▸ **EXERCISE**
Copy the entries word for word, from the first line through the line containing "44 centimetres".
===== THE DATA
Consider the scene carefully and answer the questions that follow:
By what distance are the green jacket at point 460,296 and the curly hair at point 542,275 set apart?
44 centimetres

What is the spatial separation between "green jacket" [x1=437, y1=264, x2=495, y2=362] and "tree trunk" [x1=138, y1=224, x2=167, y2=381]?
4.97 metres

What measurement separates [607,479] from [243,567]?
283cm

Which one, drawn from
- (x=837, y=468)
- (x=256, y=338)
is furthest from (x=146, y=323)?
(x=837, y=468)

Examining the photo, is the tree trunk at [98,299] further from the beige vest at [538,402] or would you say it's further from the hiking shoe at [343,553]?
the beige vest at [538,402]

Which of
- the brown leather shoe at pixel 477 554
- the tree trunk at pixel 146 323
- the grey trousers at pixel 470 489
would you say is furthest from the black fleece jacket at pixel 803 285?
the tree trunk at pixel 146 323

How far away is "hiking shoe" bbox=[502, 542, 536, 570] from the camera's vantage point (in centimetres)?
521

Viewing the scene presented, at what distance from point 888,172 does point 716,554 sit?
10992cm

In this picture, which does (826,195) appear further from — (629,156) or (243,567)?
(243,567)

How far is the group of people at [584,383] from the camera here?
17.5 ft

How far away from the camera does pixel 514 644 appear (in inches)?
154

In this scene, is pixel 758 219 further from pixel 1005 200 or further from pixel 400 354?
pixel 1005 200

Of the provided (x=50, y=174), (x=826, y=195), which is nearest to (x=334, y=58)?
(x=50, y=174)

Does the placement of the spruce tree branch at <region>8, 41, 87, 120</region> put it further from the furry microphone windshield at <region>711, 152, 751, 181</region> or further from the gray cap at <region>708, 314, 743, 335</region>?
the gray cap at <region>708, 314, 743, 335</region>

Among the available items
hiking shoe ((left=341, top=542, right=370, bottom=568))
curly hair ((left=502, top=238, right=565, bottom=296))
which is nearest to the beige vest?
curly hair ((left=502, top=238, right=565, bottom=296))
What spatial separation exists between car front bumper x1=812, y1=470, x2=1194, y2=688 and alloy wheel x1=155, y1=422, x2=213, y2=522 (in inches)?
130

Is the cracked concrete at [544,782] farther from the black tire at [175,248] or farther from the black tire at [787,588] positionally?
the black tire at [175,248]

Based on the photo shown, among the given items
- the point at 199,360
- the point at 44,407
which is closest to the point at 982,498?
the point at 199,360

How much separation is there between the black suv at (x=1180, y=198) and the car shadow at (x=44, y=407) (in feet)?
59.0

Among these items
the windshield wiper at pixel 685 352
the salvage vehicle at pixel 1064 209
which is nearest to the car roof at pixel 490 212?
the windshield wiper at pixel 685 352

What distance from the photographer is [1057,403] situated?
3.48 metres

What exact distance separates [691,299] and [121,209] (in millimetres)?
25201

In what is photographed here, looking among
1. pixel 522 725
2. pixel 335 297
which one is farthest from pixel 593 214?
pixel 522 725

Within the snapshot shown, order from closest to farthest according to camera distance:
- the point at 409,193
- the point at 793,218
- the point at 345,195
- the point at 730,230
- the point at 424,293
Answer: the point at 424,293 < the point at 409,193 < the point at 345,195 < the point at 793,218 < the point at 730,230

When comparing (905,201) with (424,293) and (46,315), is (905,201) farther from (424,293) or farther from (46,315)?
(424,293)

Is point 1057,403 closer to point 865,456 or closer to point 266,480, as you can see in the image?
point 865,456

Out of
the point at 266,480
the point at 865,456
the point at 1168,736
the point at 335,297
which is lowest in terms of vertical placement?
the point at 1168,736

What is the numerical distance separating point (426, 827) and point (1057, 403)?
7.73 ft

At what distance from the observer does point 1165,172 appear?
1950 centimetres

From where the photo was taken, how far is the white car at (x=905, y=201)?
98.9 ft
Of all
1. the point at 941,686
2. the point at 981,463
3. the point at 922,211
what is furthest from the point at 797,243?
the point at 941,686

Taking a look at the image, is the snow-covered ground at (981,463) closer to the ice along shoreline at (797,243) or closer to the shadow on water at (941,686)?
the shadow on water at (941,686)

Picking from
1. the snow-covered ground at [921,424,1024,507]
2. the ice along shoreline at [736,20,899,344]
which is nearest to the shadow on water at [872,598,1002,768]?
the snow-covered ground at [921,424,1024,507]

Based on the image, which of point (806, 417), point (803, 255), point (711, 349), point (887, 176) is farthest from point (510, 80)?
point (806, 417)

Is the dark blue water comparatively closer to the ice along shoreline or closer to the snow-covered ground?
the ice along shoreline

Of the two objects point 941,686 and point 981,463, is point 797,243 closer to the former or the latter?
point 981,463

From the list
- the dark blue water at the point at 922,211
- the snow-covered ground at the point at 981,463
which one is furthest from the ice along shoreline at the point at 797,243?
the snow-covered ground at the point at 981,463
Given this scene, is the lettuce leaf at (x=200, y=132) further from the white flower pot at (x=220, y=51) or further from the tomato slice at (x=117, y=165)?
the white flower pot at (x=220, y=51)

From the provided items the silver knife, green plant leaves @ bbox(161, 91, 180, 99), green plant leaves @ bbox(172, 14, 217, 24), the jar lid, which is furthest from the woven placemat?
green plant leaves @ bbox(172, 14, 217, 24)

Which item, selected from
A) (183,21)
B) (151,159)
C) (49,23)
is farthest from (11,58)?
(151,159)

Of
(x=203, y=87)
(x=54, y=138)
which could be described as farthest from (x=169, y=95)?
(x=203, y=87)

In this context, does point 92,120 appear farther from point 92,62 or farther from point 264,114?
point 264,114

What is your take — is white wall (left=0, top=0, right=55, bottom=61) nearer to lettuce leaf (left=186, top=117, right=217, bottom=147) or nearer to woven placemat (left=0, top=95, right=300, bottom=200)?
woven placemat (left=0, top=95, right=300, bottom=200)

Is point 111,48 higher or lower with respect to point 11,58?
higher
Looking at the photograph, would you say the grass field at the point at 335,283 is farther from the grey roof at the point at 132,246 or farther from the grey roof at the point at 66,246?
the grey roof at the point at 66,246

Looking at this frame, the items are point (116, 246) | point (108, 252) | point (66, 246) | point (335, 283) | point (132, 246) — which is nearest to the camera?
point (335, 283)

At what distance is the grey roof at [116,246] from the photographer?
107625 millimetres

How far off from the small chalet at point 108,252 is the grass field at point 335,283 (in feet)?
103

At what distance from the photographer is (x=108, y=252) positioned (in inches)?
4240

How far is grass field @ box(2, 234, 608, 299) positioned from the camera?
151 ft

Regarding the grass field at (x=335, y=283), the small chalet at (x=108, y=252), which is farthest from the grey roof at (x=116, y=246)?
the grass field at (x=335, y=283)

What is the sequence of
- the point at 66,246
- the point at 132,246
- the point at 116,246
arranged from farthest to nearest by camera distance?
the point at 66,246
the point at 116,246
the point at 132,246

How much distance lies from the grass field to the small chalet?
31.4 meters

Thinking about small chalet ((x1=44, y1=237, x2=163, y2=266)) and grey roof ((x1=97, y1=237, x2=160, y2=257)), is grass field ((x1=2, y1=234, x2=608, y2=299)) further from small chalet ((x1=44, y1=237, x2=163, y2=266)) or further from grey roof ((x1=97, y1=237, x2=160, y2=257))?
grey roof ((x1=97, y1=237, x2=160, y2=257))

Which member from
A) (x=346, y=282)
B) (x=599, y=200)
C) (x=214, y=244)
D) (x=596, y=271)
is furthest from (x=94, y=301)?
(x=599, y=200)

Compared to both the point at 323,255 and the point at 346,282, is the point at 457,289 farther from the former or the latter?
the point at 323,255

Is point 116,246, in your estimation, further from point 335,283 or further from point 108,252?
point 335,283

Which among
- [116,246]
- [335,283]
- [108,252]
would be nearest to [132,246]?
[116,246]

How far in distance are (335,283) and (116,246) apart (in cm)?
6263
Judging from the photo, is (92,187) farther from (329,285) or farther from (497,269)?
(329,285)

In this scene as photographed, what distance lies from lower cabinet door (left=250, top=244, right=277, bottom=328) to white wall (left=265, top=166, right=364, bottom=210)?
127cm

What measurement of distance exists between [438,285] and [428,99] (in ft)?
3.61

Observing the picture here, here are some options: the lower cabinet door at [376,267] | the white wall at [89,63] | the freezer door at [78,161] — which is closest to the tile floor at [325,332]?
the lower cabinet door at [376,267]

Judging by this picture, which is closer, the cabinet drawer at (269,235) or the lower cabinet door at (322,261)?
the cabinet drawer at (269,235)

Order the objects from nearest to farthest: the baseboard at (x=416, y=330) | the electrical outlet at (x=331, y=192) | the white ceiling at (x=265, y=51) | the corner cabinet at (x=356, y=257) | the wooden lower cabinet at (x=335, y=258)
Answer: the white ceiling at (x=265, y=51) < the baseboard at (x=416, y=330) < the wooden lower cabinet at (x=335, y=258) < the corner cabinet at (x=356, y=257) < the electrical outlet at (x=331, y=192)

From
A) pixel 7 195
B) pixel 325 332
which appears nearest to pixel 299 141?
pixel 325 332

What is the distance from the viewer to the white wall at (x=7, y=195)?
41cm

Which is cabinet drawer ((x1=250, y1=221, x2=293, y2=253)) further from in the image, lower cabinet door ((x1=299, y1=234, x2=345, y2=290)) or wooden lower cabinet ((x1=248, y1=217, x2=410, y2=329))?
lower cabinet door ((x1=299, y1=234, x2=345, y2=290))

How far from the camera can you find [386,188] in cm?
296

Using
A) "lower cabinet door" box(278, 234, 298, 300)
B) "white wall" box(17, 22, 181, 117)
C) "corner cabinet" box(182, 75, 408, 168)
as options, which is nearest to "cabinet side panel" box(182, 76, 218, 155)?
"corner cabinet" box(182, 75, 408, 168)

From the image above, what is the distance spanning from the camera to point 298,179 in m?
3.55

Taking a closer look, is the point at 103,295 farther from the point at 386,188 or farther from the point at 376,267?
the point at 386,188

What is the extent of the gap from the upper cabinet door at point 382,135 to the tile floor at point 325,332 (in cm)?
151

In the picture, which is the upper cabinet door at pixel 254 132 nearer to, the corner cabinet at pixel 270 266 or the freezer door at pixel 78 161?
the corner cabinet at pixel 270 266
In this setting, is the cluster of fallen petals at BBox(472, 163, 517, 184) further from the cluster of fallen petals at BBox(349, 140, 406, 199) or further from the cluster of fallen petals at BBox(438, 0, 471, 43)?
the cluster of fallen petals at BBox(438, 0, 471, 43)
==========
▸ **EXERCISE RESPONSE**
Consider the scene carefully and answer the questions that follow:
By what distance are the green jacket at point 460,296 and the curly hair at point 542,275 set apart?
44 centimetres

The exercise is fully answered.